ВЫБРАННЫЙ ОТРЫВОК
********************

Как мне мешал контролирующий профессиональный взгляд режиссёра! Я тихим голосом попросила: «Аня, уйдите!» Так же тихо она спросила: «Почему? Зачем?»
Что сказать? Это было как если бы в консерватории застучал отбойный молоток. Я инстинктивно боялась, что мой настрой сломается и восстановить его будет сложно, почти невозможно.
Дальнейшее помню как в тумане. «Толстая! Уходи отсюда! Уйди, я сказала!» – грубо зашипела я на своего любимого режиссёра. Вспоминаю – и до сих пор стыдно. Стыдно, что нанесла хорошему человеку такую грубую незаслуженную обиду. И «уйди», да ещё «толстая», как будто я сама очень стройная! Потом много раз извинялась перед Аней за свой некрасивый поступок. Она поняла моё состояние и простила. Стихи и церковь подействовали на нас троих – на меня, режиссёра и оператора.
В квартиру Барковой на Суворовском бульваре нас не пустили. Мы постояли во дворе-колодце. Я представила себе, как поэтесса после семнадцати лет тюрьмы и лагерей в одинокой 14-метровой вечно полутёмной комнате пишет тончайшей прозрачности стихи. И в гулкой тишине двора я начала их читать.

********************

ОПИСАНИЕ ЗАДАЧИ
На какой улице находилась квартира Барковой, куда съёмочную группу не пустили, согласно выбранному отрывку?

СОСТАВ ДАННЫХ
********************

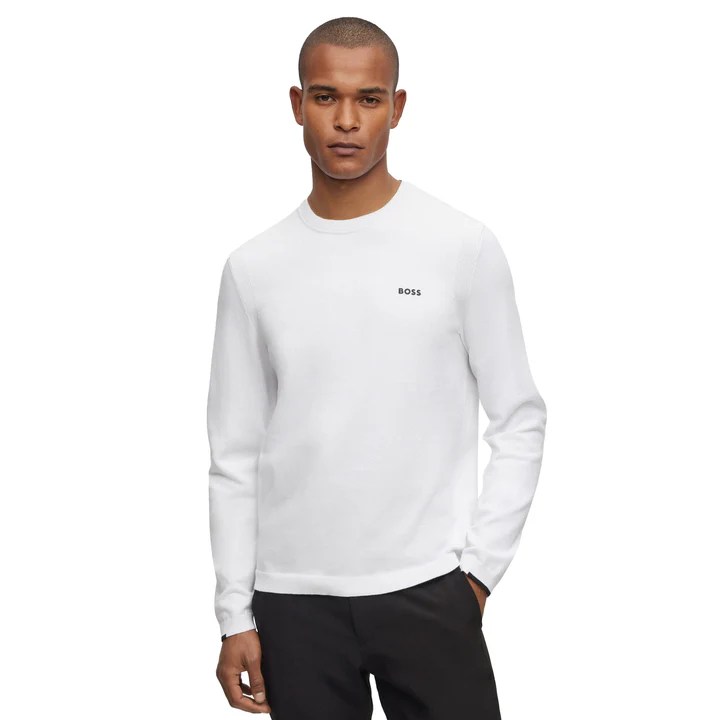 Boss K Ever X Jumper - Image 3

********************

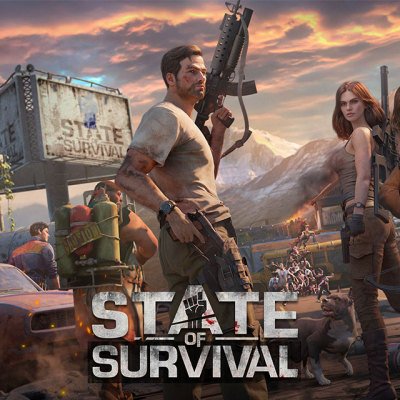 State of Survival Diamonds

********************

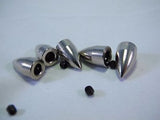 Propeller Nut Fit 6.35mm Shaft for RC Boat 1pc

********************

ПИСЬМЕННЫЙ ОТВЕТ
На Суворовском бульваре.